The girl slid off my back and went hopping over thatches of grass like dry hair with briars tangled in. The boy bent to chase a cricket over and under the bracken. There was a border of stunted trees, limbs broken and bare, and the hump of a slate-colored rock in the middle of the field like a tortoise unearthing itself. I saw the edge of the mountaintop and moved toward it, remembering a distant relative who had jumped off a cliff here ages ago. My steps quickened until I was almost running for the sky ahead of me, imagining how she might have flown, hair and dress billowing up. Then I tripped over a hole and caught myself on my hands, palms skidding over ridges of rock hidden in the weeds. I stayed on my hands and knees until I felt small fingers parting the black wings of my hair. I looked up and saw the girl between me and the edge. The boy joined her and there was a knowing in their eyes that made them seem old. If I had gone over I would have taken all of it with me, the things I’ve never spoken of, how the rabbit’s back legs kicked and went still, how it smells of grave dirt under old houses, how it feels to bring a hatchet blade down on human flesh. I swiped the hair from my eyes and sat back on my haunches, examining my palms. There were flecks of dirt and shale in the scrapes. I held them up to show the twins. They stepped closer, drawn to my blood.
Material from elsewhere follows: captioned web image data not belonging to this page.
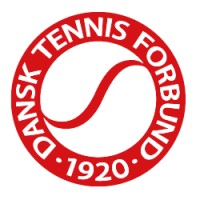 Dansk Tennis Forbund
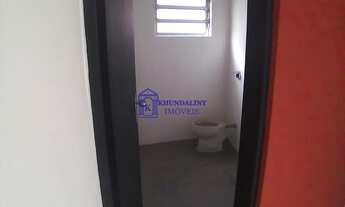 Imagem 7: SALA COMERCIAL - R$ 1.200,00 - JD. PERI PERI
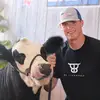 Grant - @grantbacon30 - TikTok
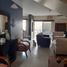 3 Schlafzimmer Haus zu verkaufen in Guayaquil, Guayas, Guayaquil, Guayaquil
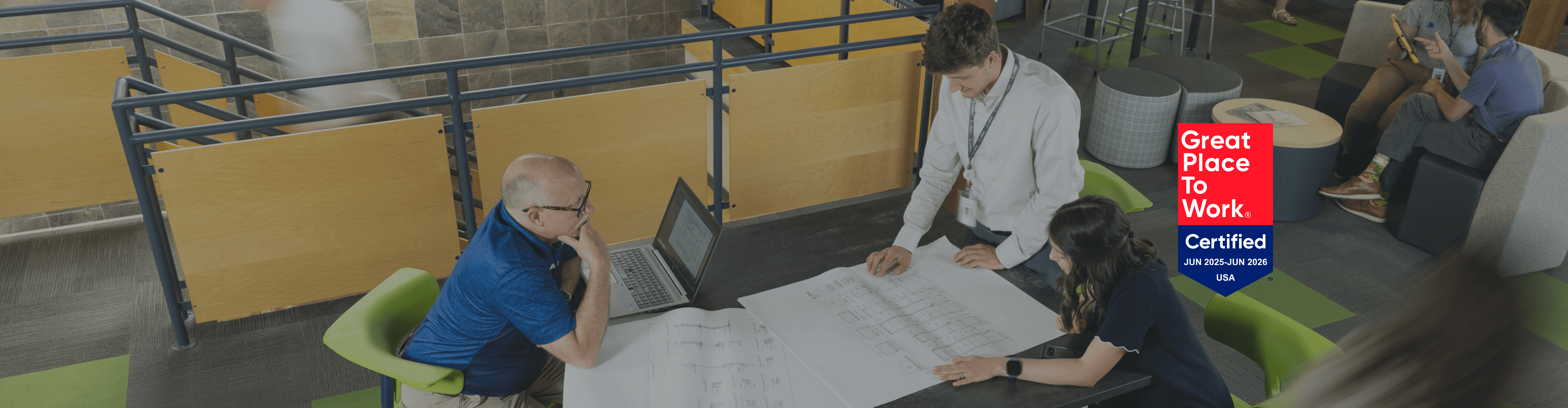 LaBella Associates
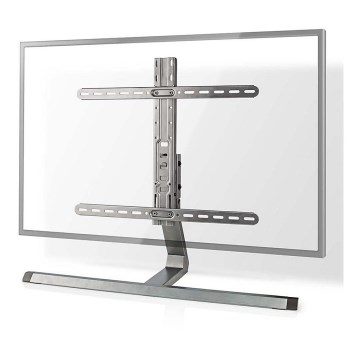 Suporte para TV Full Motion 37-75”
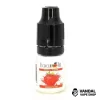 Ароматизатор Strawberry Juicy FlavourArt (Соковита полуниця) - 5 мл.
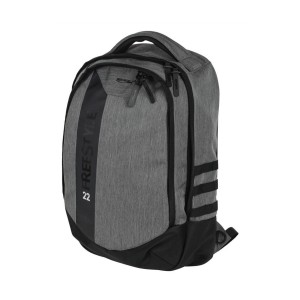 ΣΑΚΙΔΙΟ FREESTYLE BACKPACK 22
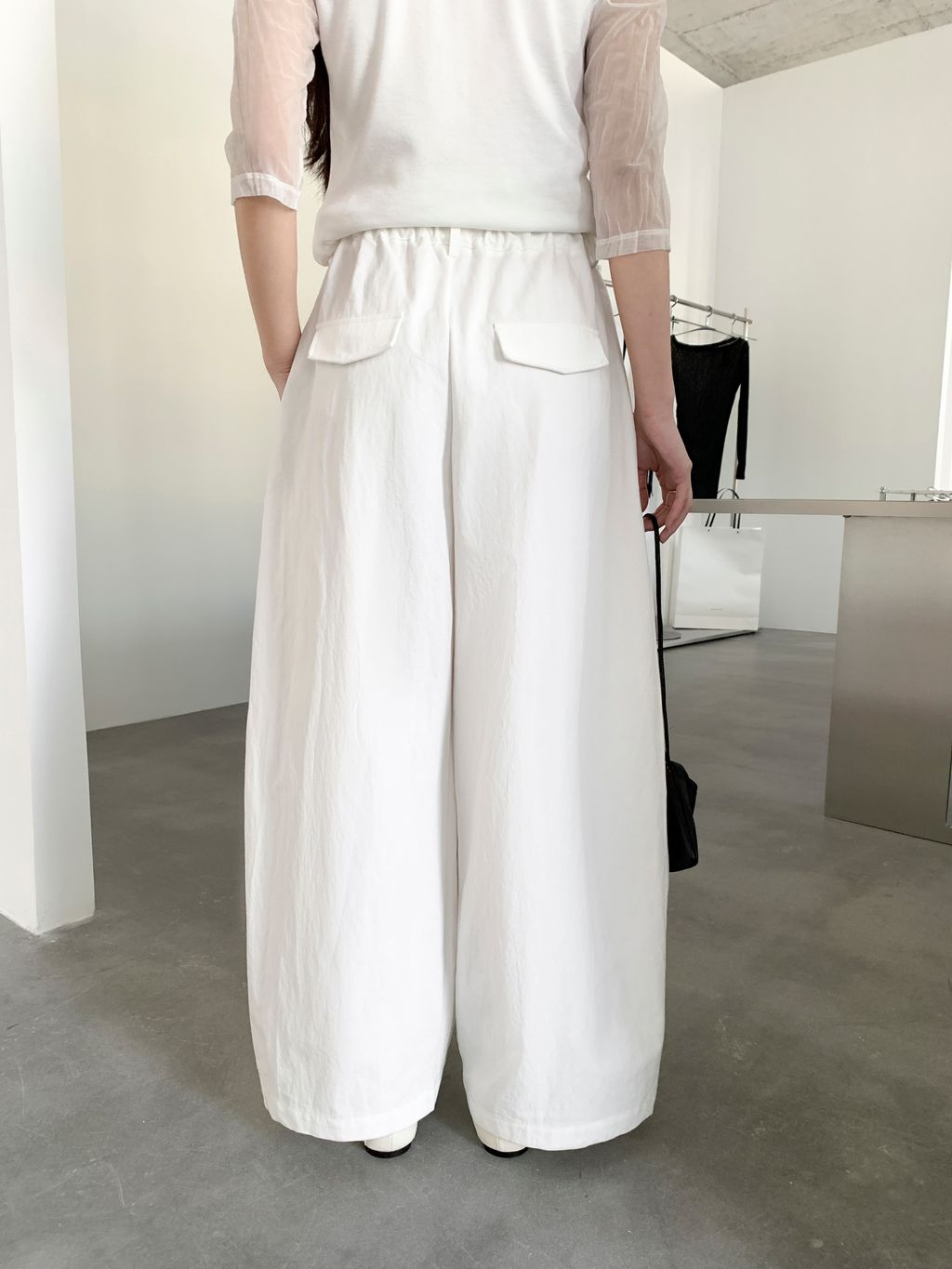 2e1ca739cf403a05fab2fbbf29e175f1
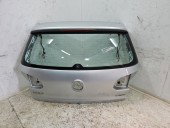 Haion Volkswagen Golf 6 (5K1) [Fabr 2009-2013] Hatchback LA7W
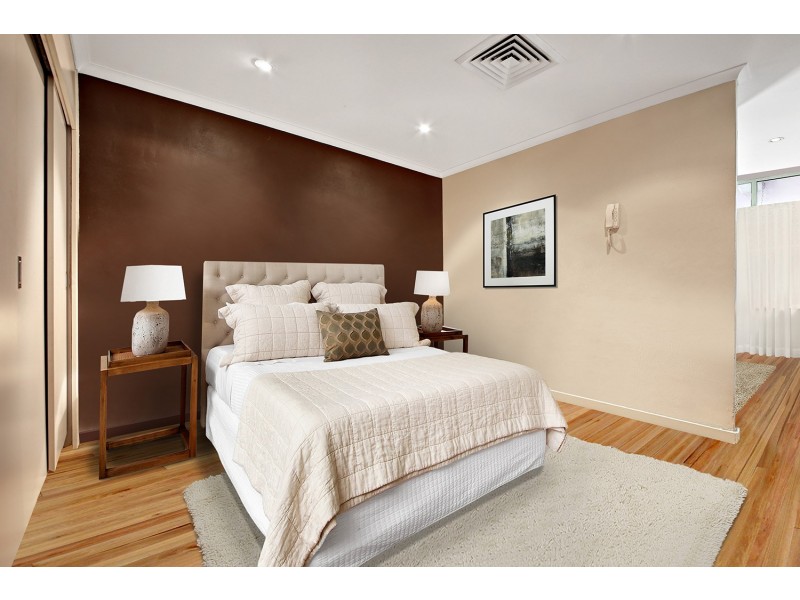 301/88 King Street, Newtown NSW 2042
I struggled to my feet and went to the border of bushes at the brink of the plunging rock face. I could almost see the cows grazing and the Cotter man looking over the fields in neat squares, farmhouses and red barns like toys from a train set, roads and fences dividing the green. The world didn’t seem as dangerous from up there. I felt a tug at my hem and saw the boy holding my dress tail, maybe afraid I would jump. For a long time he’s been restless. I told him we’d ride to the co-op with Mr. Barnett, but now I’m having second thoughts. So far I’ve managed not to lose my mind after what happened to me, but I couldn’t stand my twins being found by the Odoms. I have to protect them for as long as I can. If they were older, I know what I would tell them. You might leave but one day your blood will whisper to you. You’ll hear witches making magic in a holler, healing wind blowing down a swollen throat, the song of the woman who came here in a mule-drawn cart and made it home. One of these days, wherever you are, you’ll turn around and look toward the mountain, old and wild and bigger than you. You’ll look this way and know it’s still alive, whether I am or not anymore. I was only thinking the words but the girl came to me as if she had heard them out loud. She reached up and I swung her onto my hip. “Look, Mama,” she said, pointing at the world below. “Can I go down yonder?” I thought of Granny taking my itchy foot in her hand and ached with loneliness. “Yes, honey,” I said. But you’ll come back. Just like me, you’ll always come home.

EPILOGUE. JOHN ODOM

Sometimes I get to missing the hills. I never thought I would when I first cut out and headed up north, but here in Rockford there’s buildings instead of trees everywhere you look and cars honking even in the dead of night. Living in a motel like I do, I can always hear somebody talking through the walls. It’s like I’m alone but I can’t ever get off by myself. If I think about the mountain where Myra came from, it don’t seem all that bad to me anymore. I understand now why she was so homesick being in Millertown. It’s took me a long time, but I’ve got to where I don’t hold a grudge against her. Since I’ve quit drinking and got a few decades older, I can look back and see how mean and crazy I was myself. I figure I ain’t nobody to judge the way Myra acted or where she ended up.